[WORK ITEM] Among the entries below, one stretch runs from the line that contains "genus: Puma" through the line that contains "common name: bird". Repeat that stretch exactly, ends included, and only that.

[Items from a dataset]
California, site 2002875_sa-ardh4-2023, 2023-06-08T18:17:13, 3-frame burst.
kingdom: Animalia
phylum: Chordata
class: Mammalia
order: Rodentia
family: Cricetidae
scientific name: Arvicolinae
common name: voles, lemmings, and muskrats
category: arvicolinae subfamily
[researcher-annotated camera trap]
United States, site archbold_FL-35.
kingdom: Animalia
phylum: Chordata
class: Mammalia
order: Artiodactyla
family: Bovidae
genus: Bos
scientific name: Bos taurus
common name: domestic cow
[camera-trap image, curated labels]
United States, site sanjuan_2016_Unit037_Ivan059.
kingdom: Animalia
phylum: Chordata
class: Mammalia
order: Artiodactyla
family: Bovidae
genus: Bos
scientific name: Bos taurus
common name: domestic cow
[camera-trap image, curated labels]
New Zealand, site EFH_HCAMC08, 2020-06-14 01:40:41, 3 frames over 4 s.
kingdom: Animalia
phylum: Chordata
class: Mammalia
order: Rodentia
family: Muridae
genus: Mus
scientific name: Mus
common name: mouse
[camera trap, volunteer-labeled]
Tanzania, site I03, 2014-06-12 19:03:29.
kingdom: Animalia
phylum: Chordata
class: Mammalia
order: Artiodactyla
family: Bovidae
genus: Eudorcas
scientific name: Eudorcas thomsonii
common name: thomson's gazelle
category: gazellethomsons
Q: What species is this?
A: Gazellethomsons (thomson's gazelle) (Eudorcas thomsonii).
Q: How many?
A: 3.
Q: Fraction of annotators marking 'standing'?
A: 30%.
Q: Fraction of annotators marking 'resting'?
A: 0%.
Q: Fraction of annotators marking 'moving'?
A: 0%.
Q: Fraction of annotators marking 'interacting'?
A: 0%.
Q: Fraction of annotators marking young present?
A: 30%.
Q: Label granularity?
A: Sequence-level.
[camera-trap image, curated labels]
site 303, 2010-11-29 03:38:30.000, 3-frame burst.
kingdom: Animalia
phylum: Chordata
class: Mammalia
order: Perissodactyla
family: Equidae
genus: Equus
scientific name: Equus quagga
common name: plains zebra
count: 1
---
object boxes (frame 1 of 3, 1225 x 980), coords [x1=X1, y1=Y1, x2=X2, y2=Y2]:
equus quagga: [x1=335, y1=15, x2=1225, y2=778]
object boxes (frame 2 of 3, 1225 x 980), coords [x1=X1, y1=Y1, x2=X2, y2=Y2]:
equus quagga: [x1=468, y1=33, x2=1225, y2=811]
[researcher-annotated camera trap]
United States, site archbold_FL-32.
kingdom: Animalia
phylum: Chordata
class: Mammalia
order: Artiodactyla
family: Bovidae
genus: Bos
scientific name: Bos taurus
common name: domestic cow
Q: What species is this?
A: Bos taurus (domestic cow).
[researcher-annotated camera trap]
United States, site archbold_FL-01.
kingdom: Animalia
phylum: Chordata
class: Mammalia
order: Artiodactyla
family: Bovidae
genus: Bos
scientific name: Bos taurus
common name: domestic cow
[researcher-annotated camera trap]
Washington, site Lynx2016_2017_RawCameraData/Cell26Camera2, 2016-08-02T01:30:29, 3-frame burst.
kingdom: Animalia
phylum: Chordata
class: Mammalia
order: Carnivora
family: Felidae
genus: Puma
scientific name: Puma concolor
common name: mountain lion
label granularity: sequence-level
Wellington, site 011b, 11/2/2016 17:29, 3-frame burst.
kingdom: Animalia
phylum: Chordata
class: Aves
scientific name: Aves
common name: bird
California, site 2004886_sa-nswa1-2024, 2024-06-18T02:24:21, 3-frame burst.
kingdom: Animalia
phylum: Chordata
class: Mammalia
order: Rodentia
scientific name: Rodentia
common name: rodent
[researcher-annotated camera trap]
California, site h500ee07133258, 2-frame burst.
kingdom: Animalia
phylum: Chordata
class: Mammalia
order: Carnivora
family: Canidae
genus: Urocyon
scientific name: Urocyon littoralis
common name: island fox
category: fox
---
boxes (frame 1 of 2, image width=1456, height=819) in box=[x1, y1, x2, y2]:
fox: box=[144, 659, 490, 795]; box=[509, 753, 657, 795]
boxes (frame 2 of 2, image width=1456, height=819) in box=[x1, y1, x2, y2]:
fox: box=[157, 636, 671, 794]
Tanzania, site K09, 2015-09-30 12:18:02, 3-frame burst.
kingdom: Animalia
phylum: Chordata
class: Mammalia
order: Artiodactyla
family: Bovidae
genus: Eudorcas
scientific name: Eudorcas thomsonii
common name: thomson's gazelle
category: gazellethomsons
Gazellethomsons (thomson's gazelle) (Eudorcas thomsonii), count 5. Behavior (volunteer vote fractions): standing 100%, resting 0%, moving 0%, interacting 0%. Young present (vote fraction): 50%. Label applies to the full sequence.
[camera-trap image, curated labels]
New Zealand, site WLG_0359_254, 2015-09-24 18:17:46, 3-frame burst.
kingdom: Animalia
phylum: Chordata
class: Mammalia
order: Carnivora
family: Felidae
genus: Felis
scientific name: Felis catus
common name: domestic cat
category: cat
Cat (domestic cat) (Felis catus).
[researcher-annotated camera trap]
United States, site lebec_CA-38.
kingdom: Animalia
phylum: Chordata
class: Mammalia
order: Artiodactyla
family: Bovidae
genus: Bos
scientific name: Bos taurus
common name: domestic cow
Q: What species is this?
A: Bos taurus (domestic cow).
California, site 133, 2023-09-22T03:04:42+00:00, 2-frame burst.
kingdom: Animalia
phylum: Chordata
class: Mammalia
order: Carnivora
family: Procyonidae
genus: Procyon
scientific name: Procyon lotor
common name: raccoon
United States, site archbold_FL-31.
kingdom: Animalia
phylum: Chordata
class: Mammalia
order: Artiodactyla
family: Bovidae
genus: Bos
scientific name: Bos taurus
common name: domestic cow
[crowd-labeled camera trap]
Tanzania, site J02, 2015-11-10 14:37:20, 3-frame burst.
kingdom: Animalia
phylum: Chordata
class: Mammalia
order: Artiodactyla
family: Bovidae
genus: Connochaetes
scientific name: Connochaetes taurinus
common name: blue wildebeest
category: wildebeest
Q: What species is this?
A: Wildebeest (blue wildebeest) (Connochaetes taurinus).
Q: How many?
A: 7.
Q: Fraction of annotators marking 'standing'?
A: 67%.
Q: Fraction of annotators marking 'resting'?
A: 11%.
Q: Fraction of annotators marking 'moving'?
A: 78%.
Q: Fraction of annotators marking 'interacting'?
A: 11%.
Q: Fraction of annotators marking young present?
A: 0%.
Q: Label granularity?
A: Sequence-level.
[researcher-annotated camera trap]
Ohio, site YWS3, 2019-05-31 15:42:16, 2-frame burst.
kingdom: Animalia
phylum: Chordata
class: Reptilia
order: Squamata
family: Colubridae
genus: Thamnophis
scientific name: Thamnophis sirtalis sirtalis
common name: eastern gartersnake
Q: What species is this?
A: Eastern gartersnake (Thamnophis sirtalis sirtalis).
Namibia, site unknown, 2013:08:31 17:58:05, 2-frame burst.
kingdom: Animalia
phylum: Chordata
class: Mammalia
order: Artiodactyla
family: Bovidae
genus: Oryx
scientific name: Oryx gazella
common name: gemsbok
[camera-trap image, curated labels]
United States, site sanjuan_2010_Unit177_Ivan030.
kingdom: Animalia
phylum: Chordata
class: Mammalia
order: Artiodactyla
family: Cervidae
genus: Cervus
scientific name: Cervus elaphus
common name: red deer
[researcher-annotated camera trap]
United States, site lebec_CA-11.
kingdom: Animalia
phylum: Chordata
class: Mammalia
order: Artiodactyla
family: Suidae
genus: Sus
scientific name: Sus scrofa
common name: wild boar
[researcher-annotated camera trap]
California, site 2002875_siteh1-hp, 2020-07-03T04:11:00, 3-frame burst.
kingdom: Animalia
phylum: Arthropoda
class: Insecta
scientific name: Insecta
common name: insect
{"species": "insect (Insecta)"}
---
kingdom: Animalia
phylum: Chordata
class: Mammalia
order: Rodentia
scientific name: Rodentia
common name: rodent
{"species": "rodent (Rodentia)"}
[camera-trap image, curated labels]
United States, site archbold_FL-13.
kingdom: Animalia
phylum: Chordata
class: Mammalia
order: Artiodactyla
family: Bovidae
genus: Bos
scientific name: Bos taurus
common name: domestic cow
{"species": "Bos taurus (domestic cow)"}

[SOLUTION]
genus: Puma
scientific name: Puma concolor
common name: mountain lion
label granularity: sequence-level
Wellington, site 011b, 11/2/2016 17:29, 3-frame burst.
kingdom: Animalia
phylum: Chordata
class: Aves
scientific name: Aves
common name: bird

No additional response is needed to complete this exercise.